If these findings can be extrapolated to the entire U.S. hospital system, the increased cost of preventable adverse drug events affecting hospital inpatients is about $2 billion for the nation as a whole.

In an attempt to reduce errors in what has been described as "America's second biggest drug problem," digital electronic systems are being used to insure that the right patient gets the right medication, in the proper dosage, at the correct time. These systems incorporate protocols that require nurses first to scan the patient's identification wristband and the bar code on prescription containers, then input their individual nurse code and the patient's code before the medication can be dispensed.

4. Better use and placement of high-tech equipment.

As high-tech equipment becomes almost the backbone component of healthcare facilities, its optimum location takes on added importance. Hospital space planning is typically organized along departmental lines — surgical, radiological, and so on. As a result, departmental boundaries are often created.

This is not the case at Banner Estrella Medical Center in Phoenix, which opened last month. Banner Estrella, designed by Seattle-based NBBJ, utilizes an "Interventional Services Suite" concept in which boundaries between traditionally autonomous services disappears, according to NBBJ partner Richard Dallam.

For example, angiography and cardiac catheterization laboratories were configured to serve as "image-guided procedure rooms" and are designed for fully invasive surgical procedures.
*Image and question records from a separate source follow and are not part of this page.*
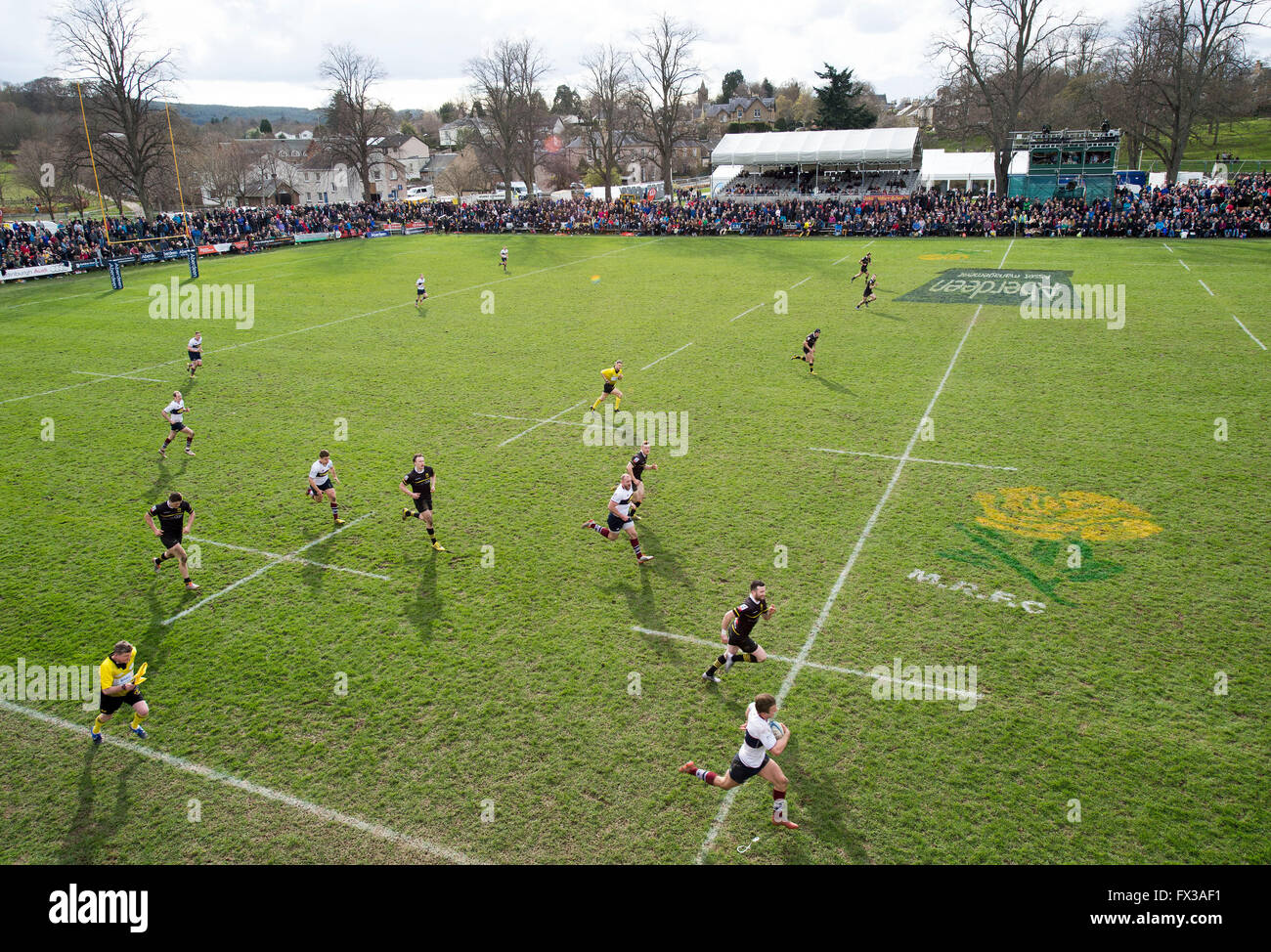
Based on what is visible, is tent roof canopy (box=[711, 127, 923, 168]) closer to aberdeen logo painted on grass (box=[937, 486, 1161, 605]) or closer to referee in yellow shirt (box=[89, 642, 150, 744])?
aberdeen logo painted on grass (box=[937, 486, 1161, 605])

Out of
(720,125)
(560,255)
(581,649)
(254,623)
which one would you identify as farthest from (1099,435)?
(720,125)

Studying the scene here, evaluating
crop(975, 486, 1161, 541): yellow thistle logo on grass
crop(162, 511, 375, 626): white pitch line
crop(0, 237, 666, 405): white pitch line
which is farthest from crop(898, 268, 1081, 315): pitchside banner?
crop(162, 511, 375, 626): white pitch line

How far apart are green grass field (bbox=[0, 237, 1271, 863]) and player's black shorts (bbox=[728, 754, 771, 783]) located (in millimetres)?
532

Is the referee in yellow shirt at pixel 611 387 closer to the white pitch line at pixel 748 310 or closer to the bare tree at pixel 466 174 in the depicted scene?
the white pitch line at pixel 748 310

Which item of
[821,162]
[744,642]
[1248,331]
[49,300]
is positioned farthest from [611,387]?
[821,162]

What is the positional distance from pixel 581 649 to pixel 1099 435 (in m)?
14.6

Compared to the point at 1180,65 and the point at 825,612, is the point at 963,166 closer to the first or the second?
→ the point at 1180,65

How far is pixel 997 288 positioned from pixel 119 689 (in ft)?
123

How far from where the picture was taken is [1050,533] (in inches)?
558

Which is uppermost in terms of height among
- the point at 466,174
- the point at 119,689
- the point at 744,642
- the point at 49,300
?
the point at 466,174

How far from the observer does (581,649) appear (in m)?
11.4

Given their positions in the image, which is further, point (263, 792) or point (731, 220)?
point (731, 220)

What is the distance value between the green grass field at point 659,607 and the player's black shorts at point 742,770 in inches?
21.0
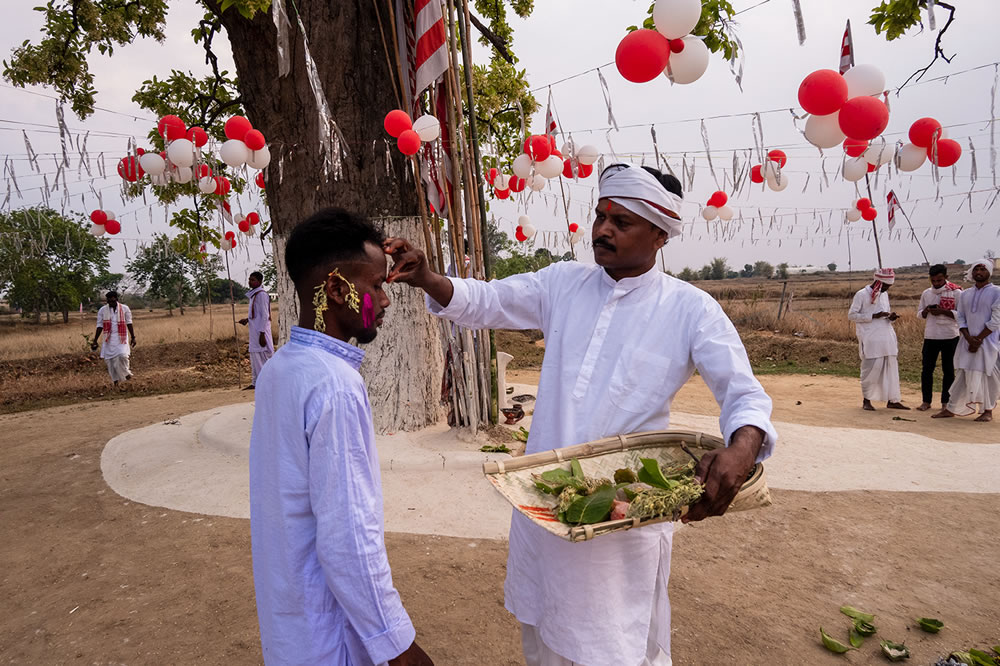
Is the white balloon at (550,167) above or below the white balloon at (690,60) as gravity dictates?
below

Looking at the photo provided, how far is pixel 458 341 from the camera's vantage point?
566 centimetres

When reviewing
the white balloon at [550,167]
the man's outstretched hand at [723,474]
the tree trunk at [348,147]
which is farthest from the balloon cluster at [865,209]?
the man's outstretched hand at [723,474]

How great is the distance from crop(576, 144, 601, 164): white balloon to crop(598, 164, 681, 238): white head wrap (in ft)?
18.2

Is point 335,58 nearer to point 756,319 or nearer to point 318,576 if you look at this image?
Answer: point 318,576

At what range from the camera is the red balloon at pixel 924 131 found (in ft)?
16.9

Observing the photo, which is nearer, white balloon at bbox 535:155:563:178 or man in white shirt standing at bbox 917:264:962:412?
white balloon at bbox 535:155:563:178

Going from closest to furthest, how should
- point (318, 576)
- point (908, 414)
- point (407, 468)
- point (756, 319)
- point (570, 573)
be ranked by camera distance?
point (318, 576) < point (570, 573) < point (407, 468) < point (908, 414) < point (756, 319)

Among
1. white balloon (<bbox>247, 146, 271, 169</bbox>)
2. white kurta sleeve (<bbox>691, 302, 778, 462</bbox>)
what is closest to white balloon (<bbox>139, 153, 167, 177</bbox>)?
white balloon (<bbox>247, 146, 271, 169</bbox>)

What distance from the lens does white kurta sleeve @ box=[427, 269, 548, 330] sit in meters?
2.20

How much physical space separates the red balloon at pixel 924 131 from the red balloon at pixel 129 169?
25.0 ft

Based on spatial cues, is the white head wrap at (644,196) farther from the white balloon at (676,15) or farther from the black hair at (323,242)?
the white balloon at (676,15)

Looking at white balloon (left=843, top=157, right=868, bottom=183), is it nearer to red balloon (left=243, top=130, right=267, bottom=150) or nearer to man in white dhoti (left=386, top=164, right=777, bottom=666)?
man in white dhoti (left=386, top=164, right=777, bottom=666)

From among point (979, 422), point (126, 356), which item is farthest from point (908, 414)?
point (126, 356)

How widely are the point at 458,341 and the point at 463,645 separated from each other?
124 inches
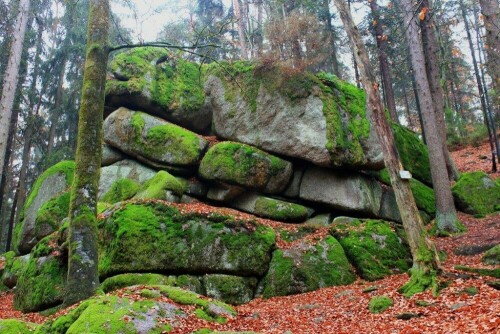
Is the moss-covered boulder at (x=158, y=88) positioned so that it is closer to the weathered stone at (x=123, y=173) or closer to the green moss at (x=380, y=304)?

By sharing facilities, this form of organization minimizes equipment duplication, facilitates the sharing and cross-training of staff, and makes room scheduling more efficient.

John Pangrazio, NBBJ partner, says that this design philosophy, which he also sees emerging in the planning of other healthcare facilities, helps to "break down the fiefdoms of individual departments." Procedures that involve surgery or catheterization have traditionally been performed in different departments. Now the facilities for either type of treatment have been assembled in a single suite.

This concept also imposes a discipline on hospital planning. "As planners, we endorse it, because it provides no excuse for duplication," Pangrazio says.

5. Making life easier for the medical staff.

Digital controls are also helping to keep Lakeside's surgical staff happier by keeping operating room temperatures at desired levels. Clyde Moore, the project's chief mechanical engineer, says that surgeons have been asking to have the temperature in the OR at 63 degrees, compared to ASHRAE and AIA standards in the range of 68–72 degrees.

He says this may be due to the use of gowns made from man-made fibers, which don't "breathe" like cotton-based gowns. Or because surgeons are doubling up on gowns to protect themselves from contracting AIDS. In any case, they want it cooler while operating.